**SEITENAUSZUG**
=====
Vorgestellt: Die Spiritualität des Weges

Den christlichen Glauben integriert leben heisst, ihn mit allen Lebensbereichen verbinden. Das ist faszinierend, aber auch anspruchsvoll. Es verlangt deshalb nach einer ganzheitlichen Spiritualität. Im Folgenden stellen wir erstmals (in einem längeren Beitrag) die Grundzüge einer «Spiritualität des Weges» vor.

(Lesezeit: 14 Minuten)

Eine Leitperson für die «Spiritualität des Weges» ist Abraham. In mehreren eindrücklichen Begegnungen erfährt er jeweils, wie sein Weg mit Gott weitergeht. Abraham wird in der Reife seines Lebens zu einem integrierten Glauben aufgefordert, einem Weg in eine immer umfassendere Ganzheit: «Als nun Abram neunundneunzig Jahre alt war, erschien ihm der HERR und sprach zu ihm: Ich bin der allmächtige Gott; wandle vor mir und sei ein Ganzer1.» Der Patriarch macht sich dann tatsächlich auch äusserlich auf den Weg. Er wird zum Vater eines neuen Volkes: dem Volk Israel.

Auch Jesus nimmt nach 30 Jahren der Vorbereitung seinen Wanderstab zur Hand. Er zieht mit seinen Jüngern durch sein Heimatland. Die Frucht dieser göttlich inspirierten Wanderung ist ein weiteres neues Volk: das globale Volk Gottes.

Später in der Kirchengeschichte verlassen die irischen Mönche die grüne Insel. Sie machen sich auf den Weg des «grünen Martyriums», im Wissen, dass sie auf ihrem Weg der (Neu-)Missionierung Europas ihre Heimat nie mehr sehen werden.

Heute sind wir aufgefordert, unsern Weg mit Jesus zusammen unter die Füsse zu nehmen: einen Weg zu mehr Wahrheit über uns, unsere Nächsten und Gott und einen Weg zu mehr (letztlich ewigem) Leben2. Bevor wir diesen Weg genauer untersuchen, gilt es, einige Missverständnisse zu klären.

 

(Falsche) Anklänge beim Begriff «Spiritualität des Weges»

Zu den populären Sätzen, die ich am wenigsten liebe, gehört die scheinbare Lebensweisheit «Der Weg ist das Ziel». Das ist eine irrige Vorstellung. Es kommt ganz auf das Ziel an, würde ich hier dazwischenrufen. Ein sinnvoller Weg braucht ein sinnvolles Ziel. Wer als Ziel ein (ewiges) Leben mit Jesus vor Augen hat, ist auf einem Weg, der tatsächlich Sinn «macht». Andere Wege sind weniger verheissungsvoll.
=====
**GEZEIGTES MATERIAL**
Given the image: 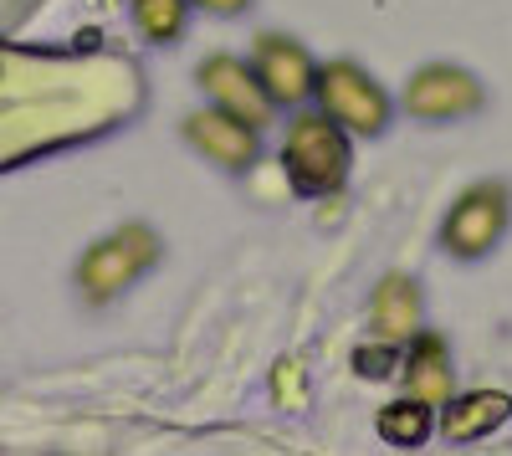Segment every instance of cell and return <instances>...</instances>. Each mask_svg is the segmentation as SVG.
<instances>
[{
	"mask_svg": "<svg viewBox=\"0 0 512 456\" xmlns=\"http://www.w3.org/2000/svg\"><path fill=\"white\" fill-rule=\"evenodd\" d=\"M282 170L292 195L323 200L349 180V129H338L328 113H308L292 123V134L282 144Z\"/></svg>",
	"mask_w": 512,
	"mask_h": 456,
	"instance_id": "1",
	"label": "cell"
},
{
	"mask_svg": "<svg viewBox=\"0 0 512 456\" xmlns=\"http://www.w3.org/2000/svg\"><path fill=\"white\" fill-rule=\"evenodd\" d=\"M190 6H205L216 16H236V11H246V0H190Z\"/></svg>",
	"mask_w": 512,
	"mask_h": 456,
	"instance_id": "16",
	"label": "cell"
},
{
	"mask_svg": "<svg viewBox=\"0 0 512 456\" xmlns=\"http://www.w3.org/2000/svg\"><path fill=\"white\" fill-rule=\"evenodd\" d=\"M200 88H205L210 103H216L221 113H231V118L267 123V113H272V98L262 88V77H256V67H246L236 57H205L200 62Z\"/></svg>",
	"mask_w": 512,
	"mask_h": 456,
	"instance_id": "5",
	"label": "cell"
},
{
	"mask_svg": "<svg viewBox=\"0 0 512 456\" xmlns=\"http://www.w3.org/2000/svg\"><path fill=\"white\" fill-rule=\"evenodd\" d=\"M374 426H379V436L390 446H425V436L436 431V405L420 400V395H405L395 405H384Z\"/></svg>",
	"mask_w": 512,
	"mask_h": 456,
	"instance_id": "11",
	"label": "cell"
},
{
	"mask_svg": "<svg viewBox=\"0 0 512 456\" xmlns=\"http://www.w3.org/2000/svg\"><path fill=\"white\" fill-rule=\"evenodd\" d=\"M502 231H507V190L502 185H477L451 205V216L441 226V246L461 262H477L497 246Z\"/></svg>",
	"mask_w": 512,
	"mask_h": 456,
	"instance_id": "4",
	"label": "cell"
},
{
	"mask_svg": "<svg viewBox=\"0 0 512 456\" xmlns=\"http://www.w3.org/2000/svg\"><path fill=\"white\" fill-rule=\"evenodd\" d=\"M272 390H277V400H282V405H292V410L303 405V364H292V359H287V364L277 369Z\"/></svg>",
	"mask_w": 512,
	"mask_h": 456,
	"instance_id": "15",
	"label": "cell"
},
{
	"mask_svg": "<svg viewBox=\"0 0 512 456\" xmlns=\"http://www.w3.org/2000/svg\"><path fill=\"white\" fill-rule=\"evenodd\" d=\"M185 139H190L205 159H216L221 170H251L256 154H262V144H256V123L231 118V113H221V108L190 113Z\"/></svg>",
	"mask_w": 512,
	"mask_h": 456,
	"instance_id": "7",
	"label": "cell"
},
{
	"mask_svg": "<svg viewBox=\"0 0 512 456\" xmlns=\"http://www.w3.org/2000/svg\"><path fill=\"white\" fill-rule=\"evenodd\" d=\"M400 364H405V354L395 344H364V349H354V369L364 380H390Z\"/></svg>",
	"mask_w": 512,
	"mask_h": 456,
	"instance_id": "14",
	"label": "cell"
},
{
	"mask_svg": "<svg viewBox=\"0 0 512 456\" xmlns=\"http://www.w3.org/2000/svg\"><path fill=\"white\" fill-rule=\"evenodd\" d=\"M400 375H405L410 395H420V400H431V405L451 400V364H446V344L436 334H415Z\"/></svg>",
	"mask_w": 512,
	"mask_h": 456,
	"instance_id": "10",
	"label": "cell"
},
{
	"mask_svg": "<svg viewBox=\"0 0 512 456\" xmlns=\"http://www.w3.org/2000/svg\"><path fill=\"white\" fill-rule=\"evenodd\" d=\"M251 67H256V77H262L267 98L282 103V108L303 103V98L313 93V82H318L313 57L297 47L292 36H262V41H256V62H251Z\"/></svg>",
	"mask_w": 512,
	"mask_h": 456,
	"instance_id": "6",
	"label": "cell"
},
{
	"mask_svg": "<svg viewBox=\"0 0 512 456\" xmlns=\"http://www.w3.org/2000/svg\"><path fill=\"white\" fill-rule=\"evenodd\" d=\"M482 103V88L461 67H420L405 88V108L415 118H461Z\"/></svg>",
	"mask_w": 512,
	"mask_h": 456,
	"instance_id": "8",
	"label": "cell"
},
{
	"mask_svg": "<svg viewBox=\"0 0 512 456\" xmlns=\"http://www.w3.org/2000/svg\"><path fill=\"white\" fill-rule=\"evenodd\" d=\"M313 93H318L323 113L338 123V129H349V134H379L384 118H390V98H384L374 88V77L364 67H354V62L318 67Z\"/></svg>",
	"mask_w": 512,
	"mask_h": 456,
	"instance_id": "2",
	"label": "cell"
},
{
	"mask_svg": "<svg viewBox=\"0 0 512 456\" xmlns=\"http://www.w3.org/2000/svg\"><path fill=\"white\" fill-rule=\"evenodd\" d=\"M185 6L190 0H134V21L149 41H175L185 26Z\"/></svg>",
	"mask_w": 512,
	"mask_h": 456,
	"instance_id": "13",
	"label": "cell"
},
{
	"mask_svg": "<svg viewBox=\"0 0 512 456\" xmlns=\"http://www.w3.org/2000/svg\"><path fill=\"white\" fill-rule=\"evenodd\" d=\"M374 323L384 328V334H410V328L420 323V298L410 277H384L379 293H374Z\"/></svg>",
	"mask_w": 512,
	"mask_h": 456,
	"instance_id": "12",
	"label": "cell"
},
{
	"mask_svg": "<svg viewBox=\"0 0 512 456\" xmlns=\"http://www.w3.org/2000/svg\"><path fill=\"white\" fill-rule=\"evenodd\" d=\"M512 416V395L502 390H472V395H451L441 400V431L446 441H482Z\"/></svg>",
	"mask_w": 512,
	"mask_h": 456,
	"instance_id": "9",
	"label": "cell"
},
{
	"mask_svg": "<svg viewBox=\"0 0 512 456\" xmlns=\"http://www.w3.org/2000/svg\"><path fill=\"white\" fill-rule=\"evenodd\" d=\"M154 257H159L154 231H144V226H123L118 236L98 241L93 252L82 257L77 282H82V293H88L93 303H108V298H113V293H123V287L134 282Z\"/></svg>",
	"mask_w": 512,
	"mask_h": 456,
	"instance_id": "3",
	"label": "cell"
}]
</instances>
=====
**AUFGABE**
Wie alt war Abram laut dem Seitenauszug, als ihm der HERR erschien? Antworte bitte in einem Satz. Das Material spielt hierfür keine Rolle.

**LÖSUNG**
Abram war neunundneunzig Jahre alt.